378 pushing and pulling test sessions were organised. Forces were measured by means of a computerised dynamometer (200 Hz, 120 Kg scale). 3 health operators (OH) and 2 very trained technicians (T) moved 2 types of hospital beds carrying simulated loads of patients weighting 70, 90 and 110 Kg, on a maximum distance of 300 m. To assess the speed limit (1 m/second) compliance, a 20 m pushing test was repeated multiple times by each tester. The same 20 m test provided individual threshold to compute initial and sustained forces. Initial force was defined as value lying above the threshold, the hysteresis curve and only for coherent data. To compare the speed suggested by the methods with the real speed performed by operators, a 2 months analysis of the patient transportation recorded missions was carried out.
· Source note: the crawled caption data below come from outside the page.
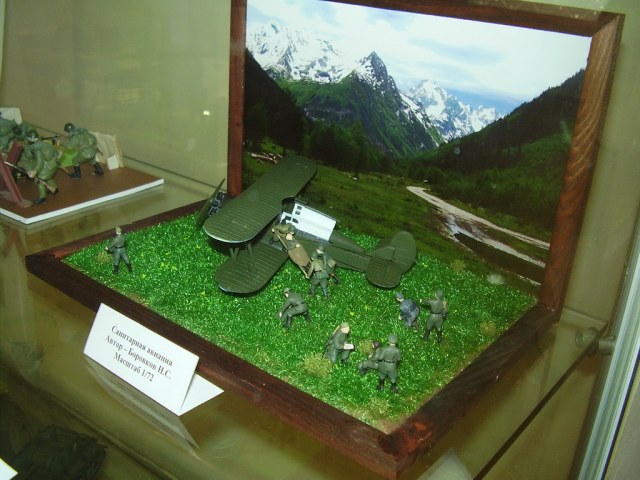 В 4.1. Санитарная авиация.JPG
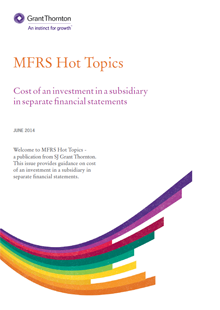 rich text with download pdf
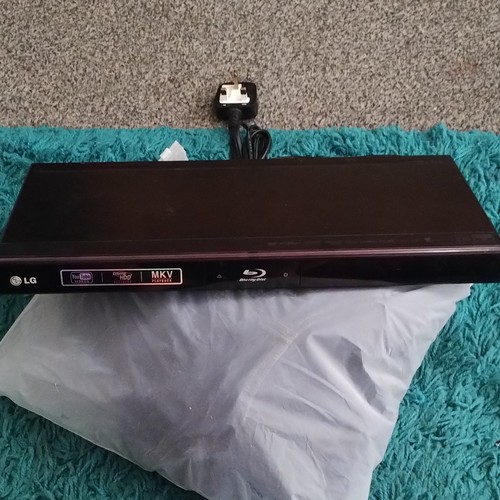 Bd560 network blu ray dvd - bd560,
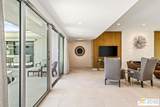 2667 Jacaranda Road - Photo 10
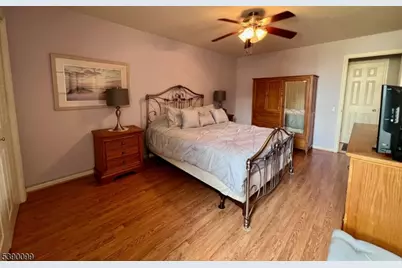 14 River #F, Nutley, NJ 07110 - Photo 11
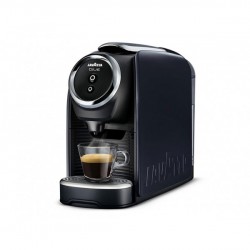 Lavazza LB 300 Classy Mini Coffee Machine
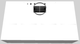 Vent-A-Hood® 42" White Wall Mounted Range Hood-2
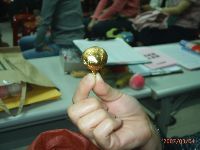 0304_054.JPG (72288 bytes)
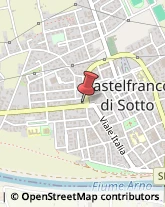 Feste - Organizzazione e Servizi Castelfranco di Sotto,56022Pisa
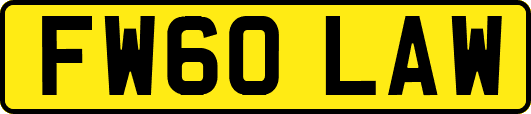 FW60LAW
Then the accumulated delay-times were estimated with reference to the mean travel time measured at the suggest speed.

Results

Initial forces resulted 43% (32%–112%) and sustained forces 37% (23%–101%) higher and statistically significant for OH compared to T. Increased speed saves only 25% (12%–56%) of the travel time, due to elevators waiting, doors opening etc.

Conclusion

Rapidly grooving hospitals often show tortuous paths, where patient transportation on bed is allowed. ISO11228-2 assessment method contribute to solve complex measures, particularly when dealing very long distance pushing and pulling tasks. Initial forces might be calculated by measuring the threshold of the initial force of each operator on a 20 m test. Mean delay time shows risk excess often leading to increased speed behaviours.